• TASK
Each line from the one holding "genus: Paguma" to the last line below must be written out exactly, with no other output.

• LISTED ENTRIES
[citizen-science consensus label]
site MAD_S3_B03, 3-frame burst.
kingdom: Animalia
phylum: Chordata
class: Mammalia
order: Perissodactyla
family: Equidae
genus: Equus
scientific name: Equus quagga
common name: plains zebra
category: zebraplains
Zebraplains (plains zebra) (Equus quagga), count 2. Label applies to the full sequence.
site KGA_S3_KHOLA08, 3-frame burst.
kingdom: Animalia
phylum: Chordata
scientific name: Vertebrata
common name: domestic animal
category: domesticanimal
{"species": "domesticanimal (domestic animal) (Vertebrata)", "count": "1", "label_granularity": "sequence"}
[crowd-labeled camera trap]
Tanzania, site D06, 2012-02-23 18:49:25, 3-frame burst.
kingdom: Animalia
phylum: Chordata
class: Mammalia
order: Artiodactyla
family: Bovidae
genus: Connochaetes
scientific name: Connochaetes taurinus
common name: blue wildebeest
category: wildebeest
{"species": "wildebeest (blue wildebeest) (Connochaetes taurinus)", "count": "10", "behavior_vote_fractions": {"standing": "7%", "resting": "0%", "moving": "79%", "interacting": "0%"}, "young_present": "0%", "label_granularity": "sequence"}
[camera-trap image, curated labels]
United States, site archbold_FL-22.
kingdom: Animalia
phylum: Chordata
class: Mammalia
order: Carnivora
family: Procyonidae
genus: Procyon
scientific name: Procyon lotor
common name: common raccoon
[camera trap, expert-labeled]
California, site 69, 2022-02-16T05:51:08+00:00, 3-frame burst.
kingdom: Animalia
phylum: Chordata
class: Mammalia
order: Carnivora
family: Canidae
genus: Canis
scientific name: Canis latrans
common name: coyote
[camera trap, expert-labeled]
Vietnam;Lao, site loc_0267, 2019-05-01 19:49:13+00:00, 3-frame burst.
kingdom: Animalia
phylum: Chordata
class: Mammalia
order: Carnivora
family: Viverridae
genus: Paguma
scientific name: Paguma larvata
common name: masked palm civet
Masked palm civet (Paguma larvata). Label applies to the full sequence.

• SOLVED PROBLEM
genus: Paguma
scientific name: Paguma larvata
common name: masked palm civet
Masked palm civet (Paguma larvata). Label applies to the full sequence.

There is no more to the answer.